With the continuous emergence of new scenarios and applications of online social network (Zheng,et. al, 2019; Sahoo, et. al, 2019), practical applications, such as security control mechanisms (Fang et al., 2017) and personal privacy protection (Ma et al., 2017), have appeared. Literature (Xue et al., 2018) and (Baseri et al., 2018) propose an attribute-based location-aware access control mechanism in the cloud environment, which flexibly combines user attributes and location to achieve fine-grained control of data. Literature (Hsu et al., 2016) and (Li et al., 2016) propose an access control model based on location attribute awareness in the social network, and verify the feasibility of user behavior through location attributes and fine-grained control of access to users' sensitive location information in shared content. Literature (Yang et al., 2016) suggests a provably secure access control scheme based on time domain attributes in the cloud environment, allowing users to decrypt video content within a specific time period. Literature (Fan et al., 2017) proposes a mandatory access control model with space-time constraints in the collaborative environment, according to BLP model, tasks, time, and space are considered.
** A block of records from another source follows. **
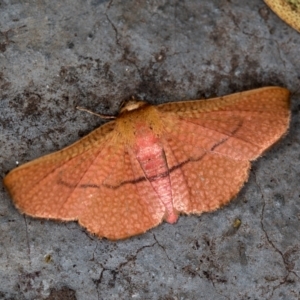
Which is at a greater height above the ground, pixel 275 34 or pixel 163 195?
pixel 275 34

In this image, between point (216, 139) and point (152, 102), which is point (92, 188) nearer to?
point (152, 102)

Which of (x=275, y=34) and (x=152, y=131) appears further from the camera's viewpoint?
(x=275, y=34)

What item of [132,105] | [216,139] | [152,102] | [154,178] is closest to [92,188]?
[154,178]

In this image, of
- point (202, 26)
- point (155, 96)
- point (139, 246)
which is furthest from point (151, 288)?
point (202, 26)

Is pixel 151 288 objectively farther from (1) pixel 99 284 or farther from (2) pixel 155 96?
(2) pixel 155 96

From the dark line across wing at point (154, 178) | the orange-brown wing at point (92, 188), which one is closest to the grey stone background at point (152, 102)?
the orange-brown wing at point (92, 188)

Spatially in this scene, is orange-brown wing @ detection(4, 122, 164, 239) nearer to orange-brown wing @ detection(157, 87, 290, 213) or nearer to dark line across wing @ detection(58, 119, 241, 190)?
dark line across wing @ detection(58, 119, 241, 190)
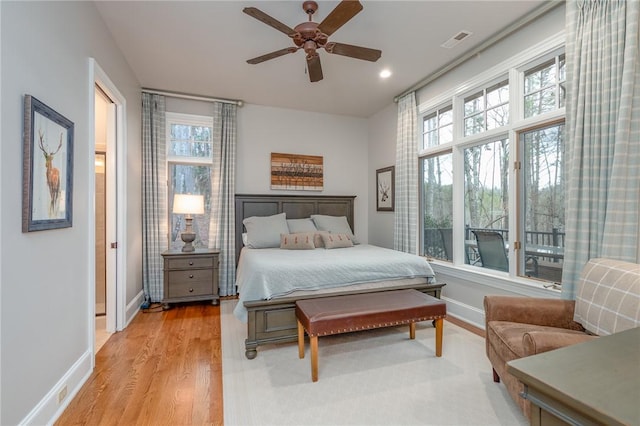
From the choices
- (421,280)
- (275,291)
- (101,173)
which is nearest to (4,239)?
(275,291)

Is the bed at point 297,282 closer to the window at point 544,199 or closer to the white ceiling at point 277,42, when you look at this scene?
the window at point 544,199

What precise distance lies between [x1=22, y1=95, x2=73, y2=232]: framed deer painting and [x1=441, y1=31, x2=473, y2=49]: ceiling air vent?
3.47m

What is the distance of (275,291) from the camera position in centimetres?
264

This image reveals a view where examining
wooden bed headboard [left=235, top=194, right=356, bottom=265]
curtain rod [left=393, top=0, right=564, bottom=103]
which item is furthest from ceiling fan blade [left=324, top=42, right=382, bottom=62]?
wooden bed headboard [left=235, top=194, right=356, bottom=265]

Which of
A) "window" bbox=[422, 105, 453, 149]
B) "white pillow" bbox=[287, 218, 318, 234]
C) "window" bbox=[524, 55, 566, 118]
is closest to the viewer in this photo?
"window" bbox=[524, 55, 566, 118]

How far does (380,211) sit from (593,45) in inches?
131

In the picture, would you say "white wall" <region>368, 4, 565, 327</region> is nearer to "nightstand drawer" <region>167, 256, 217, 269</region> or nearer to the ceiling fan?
the ceiling fan

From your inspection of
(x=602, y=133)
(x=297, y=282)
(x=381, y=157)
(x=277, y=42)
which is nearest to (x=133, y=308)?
(x=297, y=282)

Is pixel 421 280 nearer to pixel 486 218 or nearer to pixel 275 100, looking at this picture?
pixel 486 218

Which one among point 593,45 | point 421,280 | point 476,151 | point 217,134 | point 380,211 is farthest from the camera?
point 380,211

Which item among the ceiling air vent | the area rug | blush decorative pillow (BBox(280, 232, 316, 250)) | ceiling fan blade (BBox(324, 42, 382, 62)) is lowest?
the area rug

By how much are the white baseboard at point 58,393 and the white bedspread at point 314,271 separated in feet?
3.79

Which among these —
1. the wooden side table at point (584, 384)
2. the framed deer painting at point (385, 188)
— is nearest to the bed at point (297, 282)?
the framed deer painting at point (385, 188)

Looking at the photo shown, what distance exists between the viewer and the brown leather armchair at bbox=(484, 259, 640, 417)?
5.20 ft
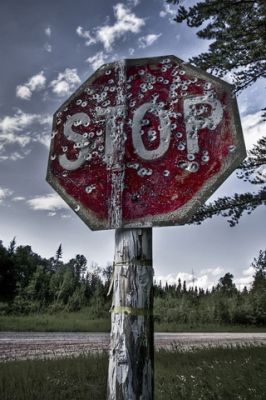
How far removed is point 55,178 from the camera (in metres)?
1.76

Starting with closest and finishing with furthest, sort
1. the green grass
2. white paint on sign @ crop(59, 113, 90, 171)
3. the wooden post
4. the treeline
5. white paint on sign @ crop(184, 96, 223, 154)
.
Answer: the wooden post → white paint on sign @ crop(184, 96, 223, 154) → white paint on sign @ crop(59, 113, 90, 171) → the green grass → the treeline

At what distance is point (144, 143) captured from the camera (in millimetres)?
1610

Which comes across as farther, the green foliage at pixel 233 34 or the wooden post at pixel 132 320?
the green foliage at pixel 233 34

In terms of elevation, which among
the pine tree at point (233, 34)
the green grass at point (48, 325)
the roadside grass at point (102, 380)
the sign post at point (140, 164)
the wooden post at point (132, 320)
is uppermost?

The widespread and in-depth application of social network constantly changes user needs. Moreover, the following new scenarios emerge:
Scenario 1: Alice posts a group of funny pictures on the social network platform, but the picture content is related to personal privacy. She hopes that the pictures could be seen by friends only for a while for entertainment, and she wants to delete the pictures after 24 hours.
Scenario 2: Bob publishes detailed information of his lost item on the social network platform, hoping to retrieve it through the platform. However, he only wants this information to be seen by friends in his city.
Scenario 3: Charlie’s relatives had lost and he posted a notice on social network. He hopes that his friend can currently browse the post and plans to delete it within 24 hours. At the same time, only friends in the same city can browse the information.